**Task description:**
Copy each line of the data below in which the word "burst" can be found.

**Stored data:**
┌──
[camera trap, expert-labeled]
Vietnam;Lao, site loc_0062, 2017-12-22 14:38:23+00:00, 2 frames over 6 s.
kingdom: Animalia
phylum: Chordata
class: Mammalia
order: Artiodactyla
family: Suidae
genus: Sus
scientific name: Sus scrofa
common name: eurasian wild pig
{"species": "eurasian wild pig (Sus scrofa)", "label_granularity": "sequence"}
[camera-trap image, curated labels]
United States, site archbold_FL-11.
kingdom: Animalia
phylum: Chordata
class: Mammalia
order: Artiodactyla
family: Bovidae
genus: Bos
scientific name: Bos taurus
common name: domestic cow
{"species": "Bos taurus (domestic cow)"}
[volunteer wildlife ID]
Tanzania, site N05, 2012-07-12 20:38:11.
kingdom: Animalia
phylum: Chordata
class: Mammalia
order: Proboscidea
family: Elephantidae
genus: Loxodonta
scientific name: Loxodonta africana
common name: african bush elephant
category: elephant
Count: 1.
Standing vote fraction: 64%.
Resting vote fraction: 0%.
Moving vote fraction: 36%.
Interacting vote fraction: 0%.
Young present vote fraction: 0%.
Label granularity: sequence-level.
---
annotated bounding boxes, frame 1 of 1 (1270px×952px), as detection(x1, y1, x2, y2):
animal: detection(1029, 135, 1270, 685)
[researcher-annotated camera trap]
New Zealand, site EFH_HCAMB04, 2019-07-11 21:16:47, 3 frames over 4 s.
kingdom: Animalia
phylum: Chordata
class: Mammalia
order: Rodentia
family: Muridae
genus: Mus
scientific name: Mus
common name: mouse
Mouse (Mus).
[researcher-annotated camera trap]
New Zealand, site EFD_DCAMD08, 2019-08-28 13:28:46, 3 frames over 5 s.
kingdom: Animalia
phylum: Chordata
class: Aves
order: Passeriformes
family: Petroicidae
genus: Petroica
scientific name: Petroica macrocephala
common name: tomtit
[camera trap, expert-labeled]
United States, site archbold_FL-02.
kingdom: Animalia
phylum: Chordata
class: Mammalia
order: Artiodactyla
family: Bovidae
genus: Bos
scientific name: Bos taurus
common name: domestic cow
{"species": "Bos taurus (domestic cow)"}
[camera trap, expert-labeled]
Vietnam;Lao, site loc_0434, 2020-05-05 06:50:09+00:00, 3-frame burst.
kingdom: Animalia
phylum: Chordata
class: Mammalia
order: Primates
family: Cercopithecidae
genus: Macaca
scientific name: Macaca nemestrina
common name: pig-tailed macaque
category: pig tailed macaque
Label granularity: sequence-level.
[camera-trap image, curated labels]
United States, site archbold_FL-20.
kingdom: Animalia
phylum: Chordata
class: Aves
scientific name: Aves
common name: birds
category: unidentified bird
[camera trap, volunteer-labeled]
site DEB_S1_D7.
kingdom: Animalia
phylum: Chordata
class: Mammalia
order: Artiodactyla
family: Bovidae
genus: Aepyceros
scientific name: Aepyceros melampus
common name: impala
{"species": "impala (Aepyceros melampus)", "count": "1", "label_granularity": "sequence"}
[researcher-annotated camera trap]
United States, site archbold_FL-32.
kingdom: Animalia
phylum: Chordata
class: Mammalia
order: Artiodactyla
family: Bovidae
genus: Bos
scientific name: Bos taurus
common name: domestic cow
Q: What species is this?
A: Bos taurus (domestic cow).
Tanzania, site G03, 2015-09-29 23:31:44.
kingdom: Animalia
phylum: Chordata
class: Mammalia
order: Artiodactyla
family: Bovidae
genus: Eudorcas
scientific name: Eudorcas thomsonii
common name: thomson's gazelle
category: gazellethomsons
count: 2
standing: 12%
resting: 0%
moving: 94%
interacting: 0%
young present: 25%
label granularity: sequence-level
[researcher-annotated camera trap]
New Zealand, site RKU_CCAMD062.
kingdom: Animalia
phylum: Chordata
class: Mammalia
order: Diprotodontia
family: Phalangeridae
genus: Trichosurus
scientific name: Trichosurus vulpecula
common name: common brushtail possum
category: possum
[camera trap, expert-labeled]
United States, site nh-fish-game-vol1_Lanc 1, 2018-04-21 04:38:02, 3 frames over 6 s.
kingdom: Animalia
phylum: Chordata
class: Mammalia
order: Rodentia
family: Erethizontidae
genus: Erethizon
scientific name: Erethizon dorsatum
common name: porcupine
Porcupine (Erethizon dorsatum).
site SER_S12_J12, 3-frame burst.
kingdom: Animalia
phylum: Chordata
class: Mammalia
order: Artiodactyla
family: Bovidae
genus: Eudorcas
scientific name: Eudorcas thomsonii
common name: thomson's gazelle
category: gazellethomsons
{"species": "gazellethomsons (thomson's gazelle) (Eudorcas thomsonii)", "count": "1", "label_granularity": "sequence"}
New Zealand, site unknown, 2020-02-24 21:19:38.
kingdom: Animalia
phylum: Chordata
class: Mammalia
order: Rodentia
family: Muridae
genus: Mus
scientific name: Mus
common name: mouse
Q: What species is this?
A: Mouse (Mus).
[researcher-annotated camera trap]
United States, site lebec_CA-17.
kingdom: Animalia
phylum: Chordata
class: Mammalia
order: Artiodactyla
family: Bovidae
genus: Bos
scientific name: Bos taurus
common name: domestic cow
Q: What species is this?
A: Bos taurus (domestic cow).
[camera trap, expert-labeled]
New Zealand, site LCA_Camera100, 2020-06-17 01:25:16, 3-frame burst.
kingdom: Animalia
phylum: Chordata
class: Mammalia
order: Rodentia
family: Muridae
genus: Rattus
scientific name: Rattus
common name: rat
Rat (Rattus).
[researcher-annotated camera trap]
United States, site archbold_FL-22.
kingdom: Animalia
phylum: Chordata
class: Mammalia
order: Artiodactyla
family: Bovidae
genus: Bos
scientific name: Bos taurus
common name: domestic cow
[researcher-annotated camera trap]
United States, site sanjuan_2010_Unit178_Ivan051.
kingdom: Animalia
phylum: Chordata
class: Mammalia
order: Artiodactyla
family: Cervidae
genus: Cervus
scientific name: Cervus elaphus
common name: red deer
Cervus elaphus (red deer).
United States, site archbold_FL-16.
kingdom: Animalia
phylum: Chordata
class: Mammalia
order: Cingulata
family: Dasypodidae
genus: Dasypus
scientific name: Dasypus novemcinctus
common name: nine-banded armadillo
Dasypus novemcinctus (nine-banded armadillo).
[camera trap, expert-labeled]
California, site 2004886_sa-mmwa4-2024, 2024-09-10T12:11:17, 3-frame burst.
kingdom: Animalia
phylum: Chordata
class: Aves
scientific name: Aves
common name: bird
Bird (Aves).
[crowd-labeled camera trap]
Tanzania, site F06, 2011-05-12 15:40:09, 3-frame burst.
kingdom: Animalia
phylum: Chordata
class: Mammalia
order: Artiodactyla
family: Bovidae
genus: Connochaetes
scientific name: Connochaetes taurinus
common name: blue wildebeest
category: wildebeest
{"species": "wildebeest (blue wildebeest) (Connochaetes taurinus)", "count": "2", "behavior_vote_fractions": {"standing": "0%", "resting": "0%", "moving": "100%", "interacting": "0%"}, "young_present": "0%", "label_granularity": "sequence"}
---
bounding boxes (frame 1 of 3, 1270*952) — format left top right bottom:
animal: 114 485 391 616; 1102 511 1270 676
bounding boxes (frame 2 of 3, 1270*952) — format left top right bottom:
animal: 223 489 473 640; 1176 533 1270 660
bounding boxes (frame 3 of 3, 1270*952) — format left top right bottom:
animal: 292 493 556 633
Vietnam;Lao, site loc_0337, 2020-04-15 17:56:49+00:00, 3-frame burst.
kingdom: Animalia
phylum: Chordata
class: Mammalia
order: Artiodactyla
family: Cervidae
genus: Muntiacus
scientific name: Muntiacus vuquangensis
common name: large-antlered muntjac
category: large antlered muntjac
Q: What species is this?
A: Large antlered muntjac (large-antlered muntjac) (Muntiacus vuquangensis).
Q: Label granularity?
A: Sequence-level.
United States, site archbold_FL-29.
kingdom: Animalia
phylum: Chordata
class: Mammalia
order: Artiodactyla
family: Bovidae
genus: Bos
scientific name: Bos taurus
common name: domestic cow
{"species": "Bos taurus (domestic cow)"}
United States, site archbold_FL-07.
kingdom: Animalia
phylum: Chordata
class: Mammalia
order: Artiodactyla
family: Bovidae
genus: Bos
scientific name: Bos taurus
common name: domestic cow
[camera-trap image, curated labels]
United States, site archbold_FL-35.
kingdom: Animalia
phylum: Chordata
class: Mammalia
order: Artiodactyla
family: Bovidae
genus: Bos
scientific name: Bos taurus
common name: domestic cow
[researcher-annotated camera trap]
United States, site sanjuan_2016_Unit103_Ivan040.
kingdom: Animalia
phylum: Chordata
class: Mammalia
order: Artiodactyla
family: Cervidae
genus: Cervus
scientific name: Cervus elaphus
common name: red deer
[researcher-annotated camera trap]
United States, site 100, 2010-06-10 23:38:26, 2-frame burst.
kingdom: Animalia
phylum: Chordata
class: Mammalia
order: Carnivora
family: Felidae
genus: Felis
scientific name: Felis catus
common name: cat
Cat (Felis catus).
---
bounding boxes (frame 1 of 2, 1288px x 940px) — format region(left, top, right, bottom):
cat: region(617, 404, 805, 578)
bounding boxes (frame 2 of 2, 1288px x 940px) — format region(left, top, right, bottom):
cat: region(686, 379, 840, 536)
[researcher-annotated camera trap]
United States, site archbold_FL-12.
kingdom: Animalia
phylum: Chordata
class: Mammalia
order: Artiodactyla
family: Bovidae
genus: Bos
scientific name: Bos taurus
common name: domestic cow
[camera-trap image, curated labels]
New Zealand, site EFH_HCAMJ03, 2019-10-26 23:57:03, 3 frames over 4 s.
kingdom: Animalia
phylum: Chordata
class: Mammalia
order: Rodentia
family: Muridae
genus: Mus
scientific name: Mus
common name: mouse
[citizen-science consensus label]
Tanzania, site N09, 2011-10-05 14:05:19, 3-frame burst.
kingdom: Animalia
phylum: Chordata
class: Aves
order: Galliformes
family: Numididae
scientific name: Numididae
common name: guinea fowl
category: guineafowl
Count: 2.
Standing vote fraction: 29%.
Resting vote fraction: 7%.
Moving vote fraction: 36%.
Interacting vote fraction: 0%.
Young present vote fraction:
└──
**Result below:**
Vietnam;Lao, site loc_0434, 2020-05-05 06:50:09+00:00, 3-frame burst.
site SER_S12_J12, 3-frame burst.
New Zealand, site LCA_Camera100, 2020-06-17 01:25:16, 3-frame burst.
California, site 2004886_sa-mmwa4-2024, 2024-09-10T12:11:17, 3-frame burst.
Tanzania, site F06, 2011-05-12 15:40:09, 3-frame burst.
Vietnam;Lao, site loc_0337, 2020-04-15 17:56:49+00:00, 3-frame burst.
United States, site 100, 2010-06-10 23:38:26, 2-frame burst.
Tanzania, site N09, 2011-10-05 14:05:19, 3-frame burst.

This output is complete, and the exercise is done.